## [MATERIAL FOR THE TASK]
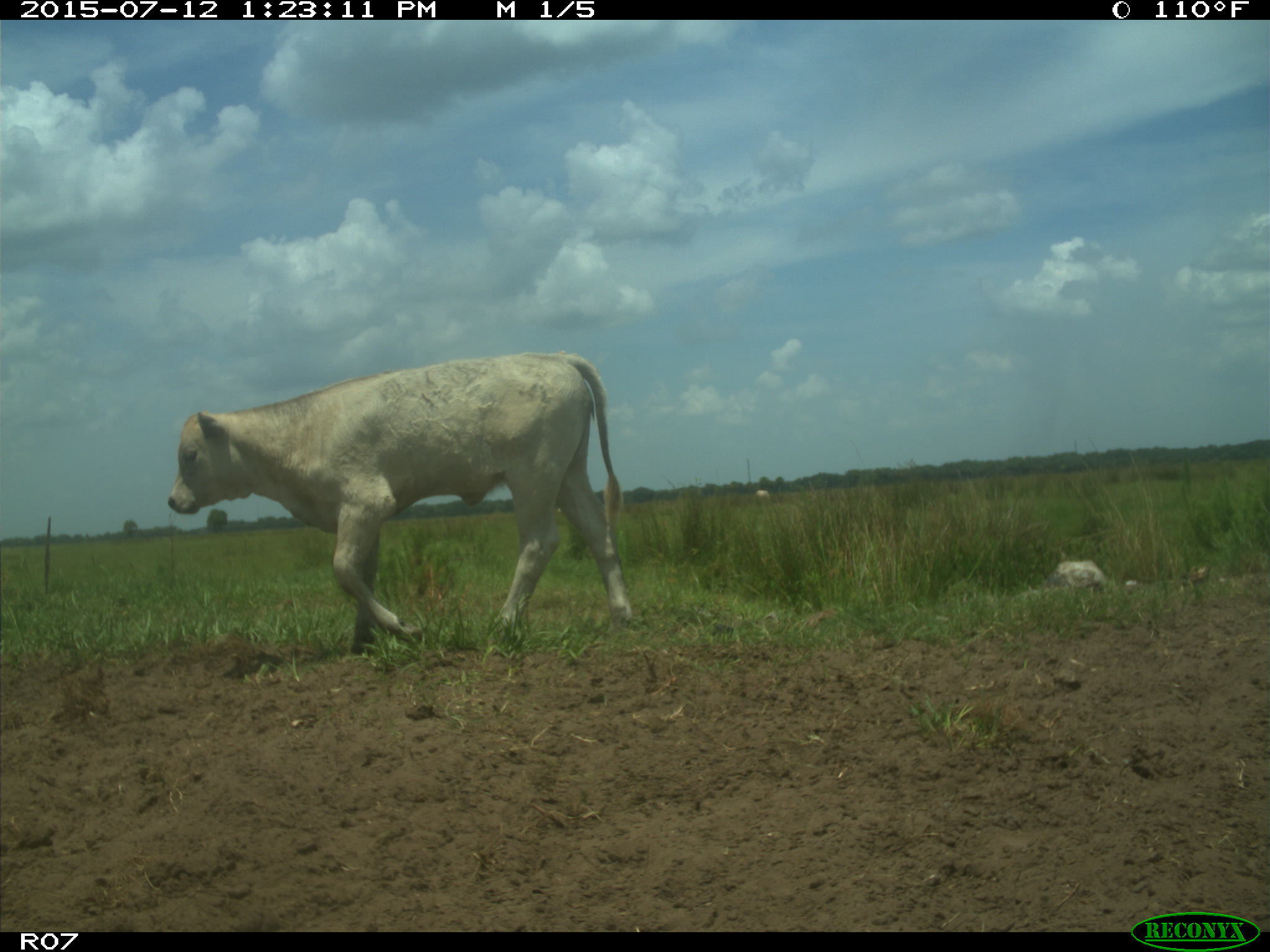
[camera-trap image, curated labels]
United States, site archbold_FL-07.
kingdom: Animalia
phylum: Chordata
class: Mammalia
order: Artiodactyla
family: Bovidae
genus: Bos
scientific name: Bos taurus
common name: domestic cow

## [ACTIVITY]
Could you reproduce the records above exactly, leaving out every picture?

## [EXPECTED ANSWER]
[camera-trap image, curated labels]
United States, site archbold_FL-07.
kingdom: Animalia
phylum: Chordata
class: Mammalia
order: Artiodactyla
family: Bovidae
genus: Bos
scientific name: Bos taurus
common name: domestic cow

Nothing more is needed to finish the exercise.